Tokenizers
Interface definitions for tokenizers. The classes in the module are segmented into two abstract types: Trainers and Tokenizers. They are kept separate because the parameters used to train a tokenizer are not necessarily loaded back in and utilized by a trained tokenizer. While its more explicit to utilize two types of classes, it also removes any ambiguity in which methods are able to be used based on training or tokenizing.
Trainers require a specific configuration to be provided. Based on the configuration received, the tokenizer trainers will create the actual training data file that will be used by the downstream training process. In this respect, utilizing at least one of these tokenizers is required for training since it is the tokenizers responsbility to create the final training data to be used.
The general process that is followed when using these tokenizers is:
Create a trainer instance, with desired parameters, including providing the config as a required param.
Call the annotate_data
for your tokenizer trainer. What is important to note here
is that this method actually iterates the input data line by line, and does any special processing, then
writes a new data file that will be used for actual training. This new data file is written to the
model directory.
Call the train
method, which will create your tokenization model and save it to the model
directory.
Now you will use the load()
class method from an actual tokenizer class to load that
trained model in and now you can use it on input data.
- class gretel_synthetics.tokenizers.Base
High level base class for shared class attrs and validation. Should not be used directly.
- class gretel_synthetics.tokenizers.BaseTokenizer(model_data: Any, model_dir: str)
Base class for loading a tokenizer from disk. Should not be used directly.
- decode_from_ids(ids: List[int]) str
Given a list of token IDs, convert it to a single string that would be the original string it was.
Note
We automatically call a method that can optionally restore any special reserved tokens back to their original values (such as field delimiter values, etc)
- encode_to_ids(data: str) List[int]
Given an input string, convert it to a list of token IDs
- abstract classmethod load(model_dir: str)
Given a directory to a model, load the specific tokenizer model into an instance. Subclasses should implement this logic specific to how they need to load a model back in
- abstract property total_vocab_size
Return the total count of unique tokens in the vocab, specific to the underlying tokenizer to be used.

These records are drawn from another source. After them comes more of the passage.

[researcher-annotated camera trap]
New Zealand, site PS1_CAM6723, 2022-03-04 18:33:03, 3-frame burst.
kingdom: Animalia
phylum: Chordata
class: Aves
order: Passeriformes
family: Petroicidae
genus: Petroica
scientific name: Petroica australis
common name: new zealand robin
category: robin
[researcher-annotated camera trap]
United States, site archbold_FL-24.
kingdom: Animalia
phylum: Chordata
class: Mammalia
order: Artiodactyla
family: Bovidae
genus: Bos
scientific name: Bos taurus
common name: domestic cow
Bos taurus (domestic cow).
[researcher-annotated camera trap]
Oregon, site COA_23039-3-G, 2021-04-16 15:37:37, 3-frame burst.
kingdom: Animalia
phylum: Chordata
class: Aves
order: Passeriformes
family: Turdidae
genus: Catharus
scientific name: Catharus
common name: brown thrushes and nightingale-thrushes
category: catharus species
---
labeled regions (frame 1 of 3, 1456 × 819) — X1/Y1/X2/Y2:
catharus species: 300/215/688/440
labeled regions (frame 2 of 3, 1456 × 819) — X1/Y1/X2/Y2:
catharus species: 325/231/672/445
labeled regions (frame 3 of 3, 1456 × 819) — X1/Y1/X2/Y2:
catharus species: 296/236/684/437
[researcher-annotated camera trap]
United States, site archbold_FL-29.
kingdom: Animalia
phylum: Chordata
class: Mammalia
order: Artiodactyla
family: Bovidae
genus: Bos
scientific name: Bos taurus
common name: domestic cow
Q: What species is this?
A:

- class gretel_synthetics.tokenizers.BaseTokenizerTrainer(*, config: None, vocab_size: int | None = None)
Base class for training tokenizers. Should not be used directly.
- annotate_data() Iterator[str]
This should be called _before_ training as it is required to have the annotated training data created in the model directory.
Read in the configurations raw input data path, and create a file I/O pipeline where each line of the input data path can optionally route through an annotation function and then we will write each raw line out into a training data file as specified by the config.
- config: None
A subclass instace of
BaseConfig
. This will be used to find the input data for tokenization
- data_iterator() Iterator[str]
Create a generator that will iterate each line of the training data that was created during the annotation step. Synthetic model trainers will most likely need to iterate this to process each line of the annotated training data.
- num_lines: int = 0
The number of lines that were processed after
create_annotated_training_data
is called
- train()
Train a tokenizer and save the tokenizer settings to a file located in the model directory specified by the
config
object
- vocab_size: int
The max size of the vocab (tokens) to be extracted from the input dataset.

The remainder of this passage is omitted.